1. Field of the Invention
The present invention relates generally to three-dimensional modeling. More specifically, the present invention relates to a system and method for capturing three-dimensional virtual models of a site that can be co-registered and visualized within a computer system.
2. Description of Related Background Art
Lidar (light detection and ranging) uses laser technology to make precise distance measurements over long or short distances. One application of lidar is the range scanner, or scanning lidar. In a typical range scanner, a lidar is mounted on a tripod equipped with a servo mechanism that continuously pans and tilts the lidar to scan a three-dimensional area. During the scanning process, the lidar makes repeated range measurements to objects in its path. The resulting range data may be collected and serve as a rough model of the scanned area.
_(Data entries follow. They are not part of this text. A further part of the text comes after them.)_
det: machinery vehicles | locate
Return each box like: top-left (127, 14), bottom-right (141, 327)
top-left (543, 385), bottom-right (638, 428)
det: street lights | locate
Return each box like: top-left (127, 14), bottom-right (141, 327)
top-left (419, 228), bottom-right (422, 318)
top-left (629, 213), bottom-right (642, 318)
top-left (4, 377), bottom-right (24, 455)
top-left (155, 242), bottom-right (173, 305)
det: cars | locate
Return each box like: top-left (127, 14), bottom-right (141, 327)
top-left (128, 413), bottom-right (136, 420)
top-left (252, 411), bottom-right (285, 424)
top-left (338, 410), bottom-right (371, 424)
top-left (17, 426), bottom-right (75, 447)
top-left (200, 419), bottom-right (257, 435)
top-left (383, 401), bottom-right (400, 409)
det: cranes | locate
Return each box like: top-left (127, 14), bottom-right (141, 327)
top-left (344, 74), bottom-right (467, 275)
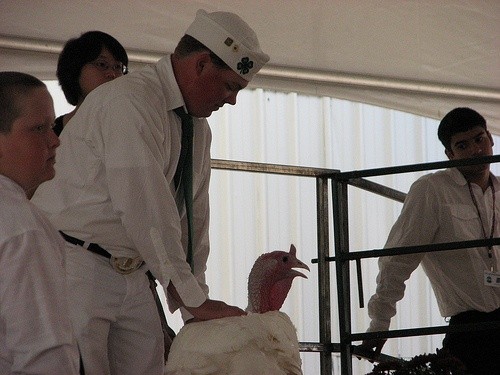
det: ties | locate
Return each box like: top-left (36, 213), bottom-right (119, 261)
top-left (172, 106), bottom-right (196, 275)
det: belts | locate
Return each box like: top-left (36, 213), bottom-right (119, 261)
top-left (58, 229), bottom-right (145, 274)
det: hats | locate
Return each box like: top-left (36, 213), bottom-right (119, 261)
top-left (185, 9), bottom-right (271, 82)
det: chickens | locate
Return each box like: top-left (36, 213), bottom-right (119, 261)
top-left (166, 244), bottom-right (310, 375)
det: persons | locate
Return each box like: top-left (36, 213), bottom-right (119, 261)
top-left (54, 30), bottom-right (128, 133)
top-left (25, 7), bottom-right (270, 373)
top-left (0, 71), bottom-right (69, 375)
top-left (359, 107), bottom-right (499, 375)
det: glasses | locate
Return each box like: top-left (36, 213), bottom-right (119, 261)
top-left (86, 59), bottom-right (127, 74)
Physical limitations of the range scanner constrain the maximum resolution of the range data, which decreases with distance from the range scanner. At large distances, the range scanner may not be able to discern surface details of an object. A lack of continuous spatial data (gaps between points) and a lack of color attributes are significant limitations of conventional range scanners. Furthermore, a range scanner only scans objects within the lidar's line-of-sight. As a result, no data is collected for the side of an object opposite to the lidar or for objects obscured by other objects (“occlusions”).
To obtain a more complete and accurate model, the range scanner can be moved to other scanning locations in order to scan the same area from different perspectives and thereby obtain range data for obscured objects. Thereafter, the resulting sets of range data can be merged into a single model.
Unfortunately, the merging of sets of range data is not automatic. Human decision-making is generally required at several steps in the merging process. For instance, a human surveyor is typically needed to determine the relative distances between the range scanning locations and the scanned area. Furthermore, a human operator must manually identify points in common (“fiducials”) between multiple sets of range data in order to align and merge the sets into a single model. Such identification is by no means easy, particularly in the case of curved surfaces. The need for human decision-making increases the cost of modeling and the likelihood of error in the process.